▶ **WORK TO COMPLETE**
Arrange every line of the rows below as a numbered list, dropping the blank lines.

▶ **THE DATA**
+++

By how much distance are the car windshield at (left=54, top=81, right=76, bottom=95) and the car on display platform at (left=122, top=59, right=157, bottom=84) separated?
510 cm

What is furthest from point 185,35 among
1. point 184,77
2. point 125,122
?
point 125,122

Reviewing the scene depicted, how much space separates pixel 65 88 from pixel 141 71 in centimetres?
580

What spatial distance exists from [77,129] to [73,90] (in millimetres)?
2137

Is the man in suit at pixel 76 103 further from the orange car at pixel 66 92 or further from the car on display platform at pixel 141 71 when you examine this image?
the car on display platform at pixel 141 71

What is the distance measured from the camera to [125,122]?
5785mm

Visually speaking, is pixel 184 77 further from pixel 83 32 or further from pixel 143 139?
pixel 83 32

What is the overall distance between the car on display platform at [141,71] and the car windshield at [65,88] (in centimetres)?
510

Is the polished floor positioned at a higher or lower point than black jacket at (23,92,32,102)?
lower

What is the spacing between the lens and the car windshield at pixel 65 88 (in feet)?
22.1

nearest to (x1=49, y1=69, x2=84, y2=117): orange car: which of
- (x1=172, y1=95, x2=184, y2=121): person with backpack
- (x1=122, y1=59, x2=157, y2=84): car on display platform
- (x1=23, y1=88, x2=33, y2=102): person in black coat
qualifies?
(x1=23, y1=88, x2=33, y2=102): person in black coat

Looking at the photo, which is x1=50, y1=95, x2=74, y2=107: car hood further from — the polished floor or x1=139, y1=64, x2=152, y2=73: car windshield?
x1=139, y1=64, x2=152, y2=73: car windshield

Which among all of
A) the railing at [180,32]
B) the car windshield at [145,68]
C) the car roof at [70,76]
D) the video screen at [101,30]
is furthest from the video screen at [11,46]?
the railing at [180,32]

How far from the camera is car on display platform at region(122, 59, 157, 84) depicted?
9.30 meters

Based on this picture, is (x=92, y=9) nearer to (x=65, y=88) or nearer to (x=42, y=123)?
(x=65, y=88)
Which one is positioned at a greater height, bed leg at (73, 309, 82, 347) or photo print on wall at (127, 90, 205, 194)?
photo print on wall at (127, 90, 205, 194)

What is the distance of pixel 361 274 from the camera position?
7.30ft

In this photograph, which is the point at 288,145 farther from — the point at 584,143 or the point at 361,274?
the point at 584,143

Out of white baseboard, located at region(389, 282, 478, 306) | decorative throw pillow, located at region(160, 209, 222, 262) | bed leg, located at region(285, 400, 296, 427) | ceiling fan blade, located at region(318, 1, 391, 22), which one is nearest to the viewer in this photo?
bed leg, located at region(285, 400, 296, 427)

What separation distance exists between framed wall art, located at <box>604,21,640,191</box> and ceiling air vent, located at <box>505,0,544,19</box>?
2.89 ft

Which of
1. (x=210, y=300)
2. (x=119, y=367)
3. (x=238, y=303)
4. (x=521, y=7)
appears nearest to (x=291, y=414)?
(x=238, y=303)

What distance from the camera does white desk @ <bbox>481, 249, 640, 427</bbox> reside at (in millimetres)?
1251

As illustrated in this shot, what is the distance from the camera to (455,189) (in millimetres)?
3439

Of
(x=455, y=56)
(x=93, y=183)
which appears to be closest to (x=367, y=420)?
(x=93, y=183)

+++

▶ **ANSWER FOR THIS EXERCISE**
1. By how much distance are the car windshield at (left=54, top=81, right=76, bottom=95) and the car on display platform at (left=122, top=59, right=157, bottom=84) separated?
2. 510 cm
3. What is furthest from point 185,35 among
4. 1. point 184,77
5. 2. point 125,122
6. ?
7. point 125,122
8. Reviewing the scene depicted, how much space separates pixel 65 88 from pixel 141 71 in centimetres?
9. 580
10. What spatial distance exists from [77,129] to [73,90] (in millimetres)?
11. 2137
12. Is the man in suit at pixel 76 103 further from the orange car at pixel 66 92 or further from the car on display platform at pixel 141 71 when you examine this image?
13. the car on display platform at pixel 141 71
14. What is the distance measured from the camera to [125,122]?
15. 5785mm
16. Visually speaking, is pixel 184 77 further from pixel 83 32 or further from pixel 143 139?
17. pixel 83 32
18. What is the overall distance between the car on display platform at [141,71] and the car windshield at [65,88] (in centimetres)?
19. 510
20. Is the polished floor positioned at a higher or lower point than black jacket at (23,92,32,102)?
21. lower
22. What is the spacing between the lens and the car windshield at pixel 65 88 (in feet)?
23. 22.1
24. nearest to (x1=49, y1=69, x2=84, y2=117): orange car: which of
25. - (x1=172, y1=95, x2=184, y2=121): person with backpack
26. - (x1=122, y1=59, x2=157, y2=84): car on display platform
27. - (x1=23, y1=88, x2=33, y2=102): person in black coat
28. qualifies?
29. (x1=23, y1=88, x2=33, y2=102): person in black coat
30. Looking at the photo, which is x1=50, y1=95, x2=74, y2=107: car hood further from — the polished floor or x1=139, y1=64, x2=152, y2=73: car windshield?
31. x1=139, y1=64, x2=152, y2=73: car windshield
32. Which among all of
33. A) the railing at [180,32]
34. B) the car windshield at [145,68]
35. C) the car roof at [70,76]
36. D) the video screen at [101,30]
37. is furthest from the video screen at [11,46]?
38. the railing at [180,32]
39. How far from the camera is car on display platform at region(122, 59, 157, 84) depicted?
40. 9.30 meters
41. Based on this picture, is (x=92, y=9) nearer to (x=65, y=88) or nearer to (x=42, y=123)?
42. (x=65, y=88)
43. Which one is positioned at a greater height, bed leg at (73, 309, 82, 347) or photo print on wall at (127, 90, 205, 194)?
44. photo print on wall at (127, 90, 205, 194)
45. What is the distance of pixel 361 274 from the camera position?
46. 7.30ft
47. In this photograph, which is the point at 288,145 farther from — the point at 584,143 or the point at 361,274?
48. the point at 584,143
49. Out of white baseboard, located at region(389, 282, 478, 306) | decorative throw pillow, located at region(160, 209, 222, 262) | bed leg, located at region(285, 400, 296, 427) | ceiling fan blade, located at region(318, 1, 391, 22), which one is nearest to the viewer in this photo?
50. bed leg, located at region(285, 400, 296, 427)
51. What separation distance exists between framed wall art, located at <box>604,21,640,191</box> and ceiling air vent, located at <box>505,0,544,19</box>?
52. 2.89 ft
53. Which of
54. 1. (x=210, y=300)
55. 2. (x=119, y=367)
56. 3. (x=238, y=303)
57. 4. (x=521, y=7)
58. appears nearest to (x=291, y=414)?
59. (x=238, y=303)
60. What distance from the camera does white desk @ <bbox>481, 249, 640, 427</bbox> reside at (in millimetres)?
61. 1251
62. As illustrated in this shot, what is the distance from the camera to (455,189) (in millimetres)?
63. 3439
64. Of
65. (x=455, y=56)
66. (x=93, y=183)
67. which appears to be closest to (x=367, y=420)?
68. (x=93, y=183)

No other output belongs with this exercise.